Out of curiosity, I ask, how many concerts does she manage to do in a year? “I do around six or eight shows in a month and around 60 [in a year],” she responds. She pauses for a moment as if something just occurred to her and whispers, “Tax to nahin lagay ga? [I won’t get taxed, will I?]” She bursts out laughing, again.


One day, her mother-in-law took the TV set out into the verandah. A show called Virsa Heritage was being broadcast on PTV, the sounds of which brought Marvi out of the kitchen. Later that night, she decided to have a talk with her husband. “I told him I wanted to sing,” she says. “He said, ‘Do you know what you’re saying?’ I said, ‘Yes, I do. And guess what? Once I’m established, we’ll become rich!’” She bursts out laughing.


What’s in store for her now? “I have a concert in the United Kingdom and one in Uzbekistan.” The last time she was in Uzbekistan was in 2013 at the 9th International Music Festival Sharq Taronalari (Melodies of the Orient) in Samarqand.

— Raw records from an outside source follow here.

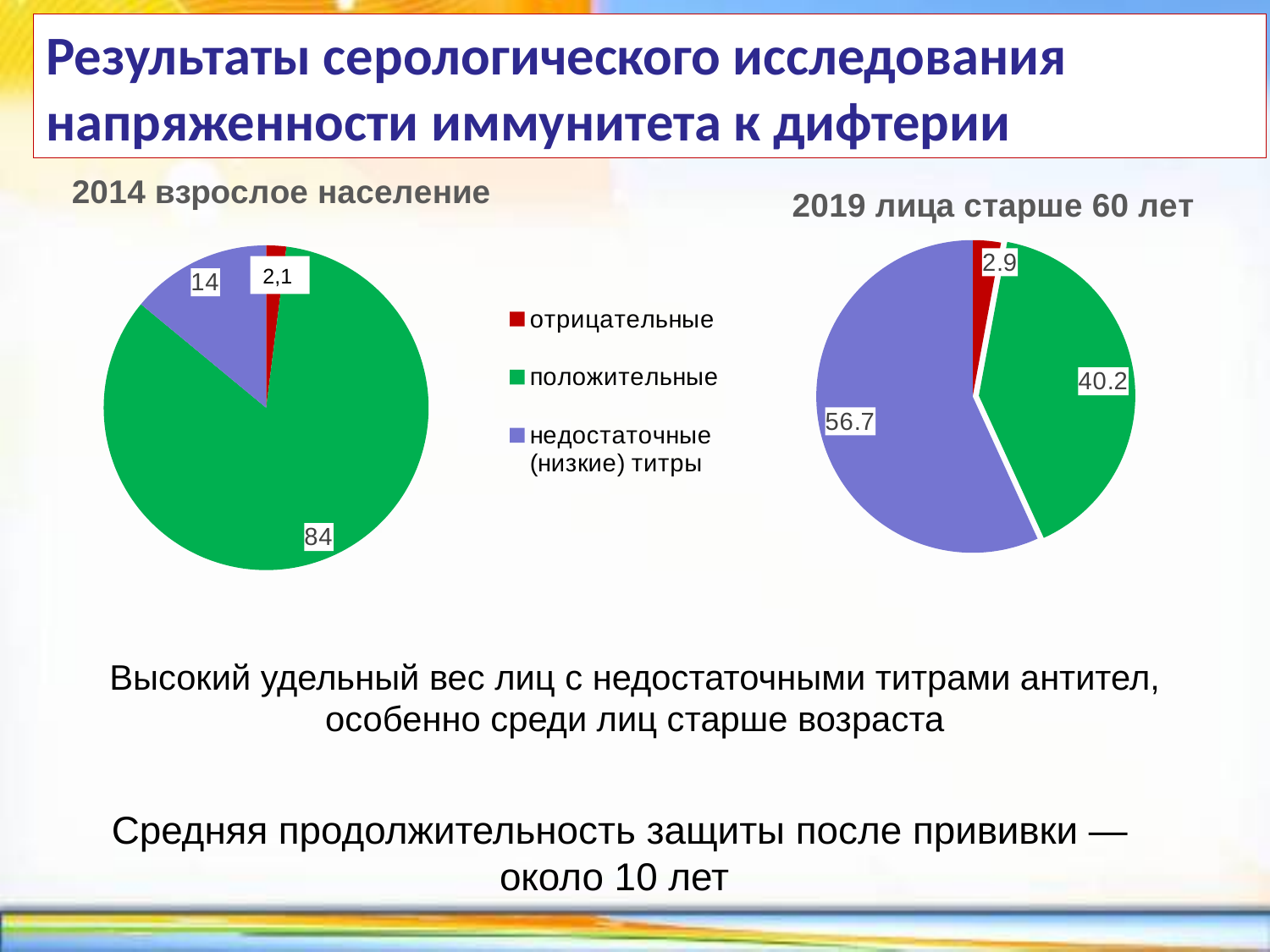
In the '2014 взрослое население' chart, which category has the smallest slice? отрицательные In the '2019 лица старше 60 лет' chart, what is the value for 'положительные'? 40.2 In the '2014 взрослое население' chart, what is the value for 'недостаточные (низкие) титры'? 14 In the '2019 лица старше 60 лет' chart, what is the value for 'отрицательные'? 2.9 Which is larger in the '2014 взрослое население' chart: 'положительные' or 'недостаточные (низкие) титры'? положительные In the '2014 взрослое население' chart, what is the value for 'отрицательные'? 2,1 How many entries does the legend list? 3 In the '2019 лица старше 60 лет' chart, what is the value for 'недостаточные (низкие) титры'? 56.7 What type of chart is used on this slide? pie chart In the '2019 лица старше 60 лет' chart, which category has the largest slice? недостаточные (низкие) титры In the '2019 лица старше 60 лет' chart, what is the difference between 'недостаточные (низкие) титры' and 'положительные'? 16.5 In the '2014 взрослое население' chart, what is the value for 'положительные'? 84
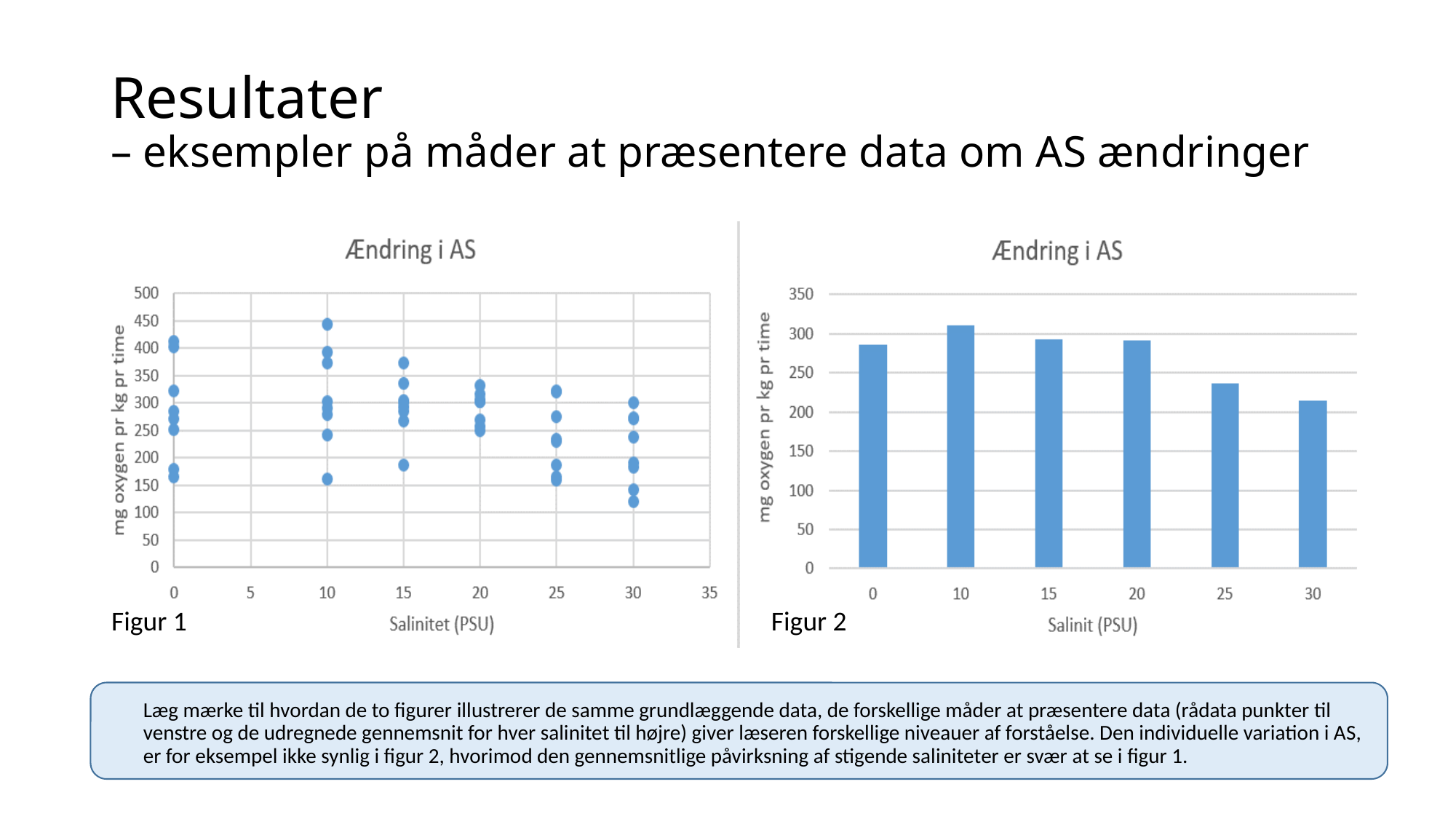
In Figur 2, is the value for salinity 10 greater or less than 300? greater What is the y-axis label of the chart in Figur 1? mg oxygen pr kg pr time In Figur 2, how many bars are plotted? 6 In Figur 2, is the value for salinity 30 greater or less than 250? less In Figur 2, which salinity has the lowest bar? 30 In Figur 2, which is larger, the bar for salinity 10 or the bar for salinity 30? salinity 10 What is the title of the chart in Figur 2? Ændring i AS What kind of chart is Figur 1? scatter chart In Figur 2, is the value for salinity 25 greater or less than 250? less What kind of chart is Figur 2? bar chart In Figur 2, which salinity has the highest bar? 10 In Figur 2, do the bar values generally rise or fall as salinity increases from 10 to 30? fall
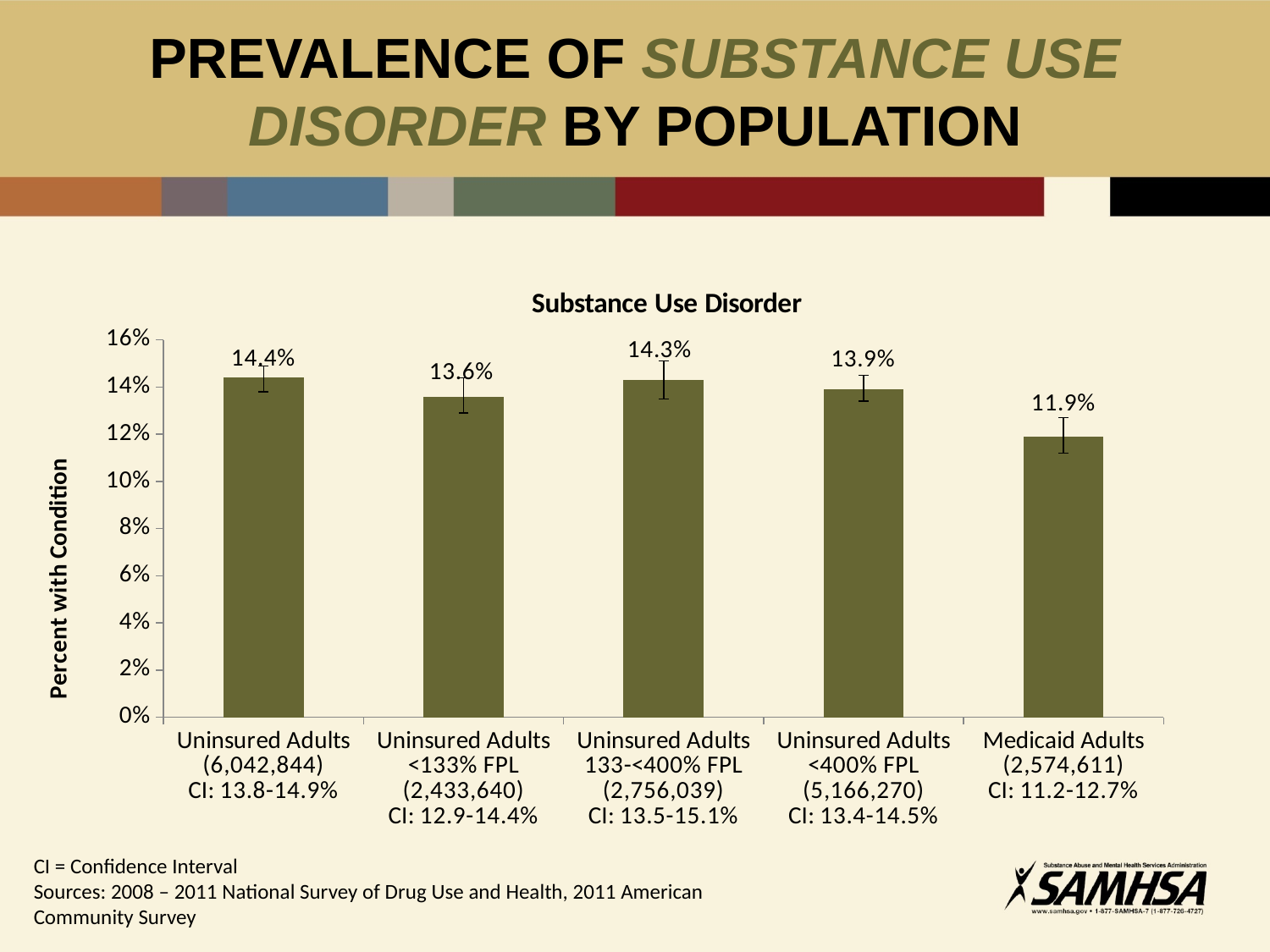
Is the value for Medicaid Adults greater or less than 12%? less Which is larger, the value for Uninsured Adults <400% FPL or the value for Medicaid Adults? Uninsured Adults <400% FPL What is the value for Uninsured Adults 133-<400% FPL? 14.3% What is the difference between the values for Uninsured Adults (6,042,844) and Medicaid Adults? 2.5% What kind of chart is shown? bar chart What is the value for Medicaid Adults? 11.9% What is the difference between the values for Uninsured Adults <400% FPL and Uninsured Adults <133% FPL? 0.3% What is the value for Uninsured Adults <133% FPL? 13.6% Which category has the lowest value? Medicaid Adults What is the title of the chart? Substance Use Disorder What is the value for Uninsured Adults (6,042,844)? 14.4% How many categories are shown on the chart? 5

She was awarded the Unesco Award in music at the festival. The only other Pakistani to have received this award was Nusrat Fateh Ali Khan.

“There were artists from 80 different countries,” Marvi expands on her experience. “That’s anywhere between 400-500 people. We were all in one hotel. The rooms were situated around the pool area where musicians would gather in the evenings and jam together. We would open our windows and from there we would participate. All of us, together. Someone would begin Lal Meri from one corner and I would contribute an alaap. And then an artist from another country would sing something. It was wonderful because when artists are together, it feels good to share.”

US TOUR

Marvi has recently returned from a tour to the United States. She went there as a part of a programme called Center Stage that has previously taken artists such as Khumariyaan, Zeb and Haniya and The Poor Rich Boys. For the first time, Marvi was performing for audiences that weren’t predominantly South Asian. Did she have any concerns? “I was afraid no one would understand me there. They didn’t know what I was singing, but with the kind of response I got, I felt they really do understand.”

One of the venues she performed at was the historical Sanders Theatre at Harvard, Cambridge. Before her, the only other Pakistanis to grace that stage were Nusrat Fateh Ali Khan and Abida Parveen. “I never thought in my life that I would perform at a venue like that,” she says excitedly, “After the show, I had to pinch myself to make sure this wasn’t a dream. I’ve suffered a lot. And God had plans for me. He has been very kind.”

Although Marvi has been to the United States twice before, this tour was a new experience for her. “Whenever I go anywhere, I have to learn something from there,” she says.

What did she learn from this tour? “The work I did with [tour manager] Stacey [Boggs] and [organiser] Dear [Deirdre Valente]… I understood that women have power, and compared to men, they’re very strong. Like Stacey, she would drive the car, do the work, manage us, and take us to the airport. This is what women are. I became more confident in myself. And I have decided that I will live like a man. I’m done being afraid — of anyone or anything.”